> Aim of the task:
Swap "captured shot" for "snapshot" wherever it appears in the records below, and leave every other word untouched.

Records from a data source:
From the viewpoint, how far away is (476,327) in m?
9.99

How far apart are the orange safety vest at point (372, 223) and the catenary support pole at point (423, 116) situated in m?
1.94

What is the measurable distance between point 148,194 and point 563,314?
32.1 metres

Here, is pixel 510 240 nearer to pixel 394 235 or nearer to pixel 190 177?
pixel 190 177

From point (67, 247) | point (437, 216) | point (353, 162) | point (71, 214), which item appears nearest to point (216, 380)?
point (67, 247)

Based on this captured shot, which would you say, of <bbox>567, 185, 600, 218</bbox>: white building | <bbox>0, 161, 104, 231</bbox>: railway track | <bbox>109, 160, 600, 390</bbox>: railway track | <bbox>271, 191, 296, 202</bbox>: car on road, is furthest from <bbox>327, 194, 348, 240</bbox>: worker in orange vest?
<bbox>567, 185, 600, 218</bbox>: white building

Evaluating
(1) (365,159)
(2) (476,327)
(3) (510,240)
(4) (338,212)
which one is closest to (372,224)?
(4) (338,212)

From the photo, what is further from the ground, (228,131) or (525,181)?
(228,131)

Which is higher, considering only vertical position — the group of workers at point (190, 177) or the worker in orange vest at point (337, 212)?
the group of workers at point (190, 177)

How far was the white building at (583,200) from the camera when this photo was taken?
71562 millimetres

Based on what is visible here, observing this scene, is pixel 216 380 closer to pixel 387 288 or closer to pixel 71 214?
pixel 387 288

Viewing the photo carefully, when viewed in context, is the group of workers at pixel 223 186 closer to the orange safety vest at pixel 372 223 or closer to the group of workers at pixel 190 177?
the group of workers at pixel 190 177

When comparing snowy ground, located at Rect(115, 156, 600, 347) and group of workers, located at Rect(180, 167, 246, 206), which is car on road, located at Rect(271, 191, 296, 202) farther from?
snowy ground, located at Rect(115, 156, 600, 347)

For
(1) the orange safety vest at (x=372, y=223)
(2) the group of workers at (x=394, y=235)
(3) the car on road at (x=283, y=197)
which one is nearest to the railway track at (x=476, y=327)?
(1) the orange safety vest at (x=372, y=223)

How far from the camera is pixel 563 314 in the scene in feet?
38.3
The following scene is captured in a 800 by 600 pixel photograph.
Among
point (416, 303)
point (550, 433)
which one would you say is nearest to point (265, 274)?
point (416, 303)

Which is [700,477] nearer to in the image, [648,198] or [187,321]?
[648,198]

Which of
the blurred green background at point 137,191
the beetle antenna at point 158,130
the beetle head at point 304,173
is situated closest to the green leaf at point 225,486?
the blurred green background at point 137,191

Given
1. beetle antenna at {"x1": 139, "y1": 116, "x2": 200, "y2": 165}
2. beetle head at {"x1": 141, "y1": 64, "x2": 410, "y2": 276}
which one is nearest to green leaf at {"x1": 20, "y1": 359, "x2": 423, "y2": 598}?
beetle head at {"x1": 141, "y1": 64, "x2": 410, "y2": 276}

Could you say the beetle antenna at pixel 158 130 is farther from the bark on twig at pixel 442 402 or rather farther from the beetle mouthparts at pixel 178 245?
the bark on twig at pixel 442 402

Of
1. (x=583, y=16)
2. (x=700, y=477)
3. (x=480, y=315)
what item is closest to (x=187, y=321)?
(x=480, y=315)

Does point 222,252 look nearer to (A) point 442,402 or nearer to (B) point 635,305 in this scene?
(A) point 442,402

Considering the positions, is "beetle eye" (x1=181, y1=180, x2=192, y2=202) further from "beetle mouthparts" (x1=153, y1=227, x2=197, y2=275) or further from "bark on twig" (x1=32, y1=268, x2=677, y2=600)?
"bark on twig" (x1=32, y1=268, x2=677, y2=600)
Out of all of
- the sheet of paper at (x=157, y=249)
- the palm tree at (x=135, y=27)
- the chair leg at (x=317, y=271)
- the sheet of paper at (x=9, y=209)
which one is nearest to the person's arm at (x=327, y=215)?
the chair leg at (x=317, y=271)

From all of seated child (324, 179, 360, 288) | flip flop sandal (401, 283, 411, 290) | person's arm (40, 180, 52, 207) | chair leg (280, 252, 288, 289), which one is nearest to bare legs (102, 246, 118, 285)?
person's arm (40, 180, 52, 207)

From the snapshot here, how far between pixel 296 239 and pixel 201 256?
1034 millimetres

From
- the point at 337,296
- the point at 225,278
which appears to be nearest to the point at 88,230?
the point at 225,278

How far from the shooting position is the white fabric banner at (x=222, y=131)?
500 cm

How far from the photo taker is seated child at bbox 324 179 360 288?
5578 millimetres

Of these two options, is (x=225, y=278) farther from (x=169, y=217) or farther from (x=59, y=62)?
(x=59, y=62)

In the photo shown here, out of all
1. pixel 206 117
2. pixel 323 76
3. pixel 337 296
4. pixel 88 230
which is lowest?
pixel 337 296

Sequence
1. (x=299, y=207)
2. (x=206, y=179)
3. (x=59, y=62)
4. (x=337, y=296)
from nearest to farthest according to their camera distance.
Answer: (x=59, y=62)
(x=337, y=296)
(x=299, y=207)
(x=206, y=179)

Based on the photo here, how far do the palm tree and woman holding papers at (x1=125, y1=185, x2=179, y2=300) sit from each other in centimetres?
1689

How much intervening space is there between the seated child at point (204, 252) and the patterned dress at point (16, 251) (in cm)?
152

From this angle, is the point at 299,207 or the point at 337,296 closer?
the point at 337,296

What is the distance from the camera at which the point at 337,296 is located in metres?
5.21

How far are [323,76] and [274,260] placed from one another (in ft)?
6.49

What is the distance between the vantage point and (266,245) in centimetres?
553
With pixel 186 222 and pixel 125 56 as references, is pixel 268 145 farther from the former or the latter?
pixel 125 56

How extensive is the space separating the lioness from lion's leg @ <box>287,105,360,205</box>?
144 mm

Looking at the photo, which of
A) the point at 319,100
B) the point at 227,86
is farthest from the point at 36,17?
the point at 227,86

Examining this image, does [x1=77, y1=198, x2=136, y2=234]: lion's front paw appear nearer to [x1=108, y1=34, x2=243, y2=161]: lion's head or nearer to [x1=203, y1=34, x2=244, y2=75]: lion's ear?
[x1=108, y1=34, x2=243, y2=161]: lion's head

> Task solution:
From the viewpoint, how far away is (476,327) in m?
9.99

How far apart are the orange safety vest at point (372, 223) and the catenary support pole at point (423, 116) situated in m?
1.94

What is the measurable distance between point 148,194 and point 563,314?
32.1 metres

Here, is pixel 510 240 nearer to pixel 394 235 or nearer to pixel 190 177?
pixel 190 177

From point (67, 247) | point (437, 216) | point (353, 162) | point (71, 214), which item appears nearest to point (216, 380)?
point (67, 247)

Based on this snapshot, which would you say, of <bbox>567, 185, 600, 218</bbox>: white building | <bbox>0, 161, 104, 231</bbox>: railway track | <bbox>109, 160, 600, 390</bbox>: railway track | <bbox>271, 191, 296, 202</bbox>: car on road, is furthest from <bbox>327, 194, 348, 240</bbox>: worker in orange vest?
<bbox>567, 185, 600, 218</bbox>: white building

Evaluating
(1) (365,159)
(2) (476,327)
(3) (510,240)
(4) (338,212)
which one is closest to (372,224)?
(4) (338,212)

From the photo, what is further from the ground, (228,131) or (525,181)?
(228,131)

Which is higher, considering only vertical position — the group of workers at point (190, 177) or the worker in orange vest at point (337, 212)?
the group of workers at point (190, 177)

How far was the white building at (583,200) from the camera when this photo was taken?
71562 millimetres

Based on what is visible here, observing this scene, is pixel 216 380 closer to pixel 387 288 or closer to pixel 71 214?
pixel 387 288

Viewing the photo carefully, when viewed in context, is the group of workers at pixel 223 186 closer to the orange safety vest at pixel 372 223 or closer to the group of workers at pixel 190 177?
the group of workers at pixel 190 177

When comparing snowy ground, located at Rect(115, 156, 600, 347) and group of workers, located at Rect(180, 167, 246, 206), which is car on road, located at Rect(271, 191, 296, 202) farther from?
snowy ground, located at Rect(115, 156, 600, 347)

For
(1) the orange safety vest at (x=372, y=223)
(2) the group of workers at (x=394, y=235)
(3) the car on road at (x=283, y=197)
which one is nearest to the railway track at (x=476, y=327)?
(1) the orange safety vest at (x=372, y=223)

How far from the camera is pixel 563 314 in the scene in feet?
38.3
The following scene is captured in a 800 by 600 pixel photograph.
Among
point (416, 303)
point (550, 433)
which one would you say is nearest to point (265, 274)?
point (416, 303)

Which is [700,477] nearer to in the image, [648,198] or [187,321]?
[648,198]

Which of
the blurred green background at point 137,191
the beetle antenna at point 158,130
the beetle head at point 304,173
is situated closest to the green leaf at point 225,486?
the blurred green background at point 137,191

Given
1. beetle antenna at {"x1": 139, "y1": 116, "x2": 200, "y2": 165}
2. beetle head at {"x1": 141, "y1": 64, "x2": 410, "y2": 276}
which one is nearest to green leaf at {"x1": 20, "y1": 359, "x2": 423, "y2": 598}?
beetle head at {"x1": 141, "y1": 64, "x2": 410, "y2": 276}

Could you say the beetle antenna at pixel 158 130 is farther from the bark on twig at pixel 442 402 or rather farther from the beetle mouthparts at pixel 178 245?
the bark on twig at pixel 442 402

Of
1. (x=583, y=16)
2. (x=700, y=477)
3. (x=480, y=315)
what item is closest to (x=187, y=321)?
(x=480, y=315)

Does point 222,252 look nearer to (A) point 442,402 or nearer to (B) point 635,305 in this scene?
(A) point 442,402

Considering the positions, is "beetle eye" (x1=181, y1=180, x2=192, y2=202) further from "beetle mouthparts" (x1=153, y1=227, x2=197, y2=275) or further from "bark on twig" (x1=32, y1=268, x2=677, y2=600)?
"bark on twig" (x1=32, y1=268, x2=677, y2=600)
Out of all of
- the sheet of paper at (x=157, y=249)
- the palm tree at (x=135, y=27)
- the chair leg at (x=317, y=271)
- the sheet of paper at (x=9, y=209)
which one is nearest to the person's arm at (x=327, y=215)?
the chair leg at (x=317, y=271)

From all of seated child (324, 179, 360, 288) | flip flop sandal (401, 283, 411, 290) | person's arm (40, 180, 52, 207) | chair leg (280, 252, 288, 289), which one is nearest to bare legs (102, 246, 118, 285)?
person's arm (40, 180, 52, 207)

From the snapshot here, how far between pixel 296 239 and pixel 201 256?
1034 millimetres

From
- the point at 337,296
- the point at 225,278
which appears to be nearest to the point at 88,230?
the point at 225,278

How far from the shooting position is the white fabric banner at (x=222, y=131)?
500 cm

How far from the photo taker is seated child at bbox 324 179 360 288?
5578 millimetres

Of these two options, is (x=225, y=278) farther from (x=169, y=217) or farther from (x=59, y=62)?
(x=59, y=62)

In the photo shown here, out of all
1. pixel 206 117
2. pixel 323 76
3. pixel 337 296
4. pixel 88 230
which is lowest?
pixel 337 296

Sequence
1. (x=299, y=207)
2. (x=206, y=179)
3. (x=59, y=62)
4. (x=337, y=296)
from nearest to farthest according to their camera distance.
Answer: (x=59, y=62)
(x=337, y=296)
(x=299, y=207)
(x=206, y=179)

Based on the photo here, how far do the palm tree and woman holding papers at (x1=125, y1=185, x2=179, y2=300) sit from each other in centimetres?
1689

How much intervening space is there between the seated child at point (204, 252) and the patterned dress at point (16, 251) (in cm)?
152

From this angle, is the point at 299,207 or the point at 337,296 closer?
the point at 337,296

What is the distance from the camera at which the point at 337,296 is located in metres?
5.21

How far are [323,76] and [274,260] placed from one another (in ft)?
6.49

What is the distance between the vantage point and (266,245) in centimetres?
553
With pixel 186 222 and pixel 125 56 as references, is pixel 268 145 farther from the former or the latter?
pixel 125 56

How extensive is the space separating the lioness from lion's leg @ <box>287,105,360,205</box>?
144 mm

Looking at the photo, which of
A) the point at 319,100
B) the point at 227,86
is farthest from the point at 36,17?
the point at 227,86

Examining this image, does [x1=77, y1=198, x2=136, y2=234]: lion's front paw appear nearer to [x1=108, y1=34, x2=243, y2=161]: lion's head or nearer to [x1=203, y1=34, x2=244, y2=75]: lion's ear?
[x1=108, y1=34, x2=243, y2=161]: lion's head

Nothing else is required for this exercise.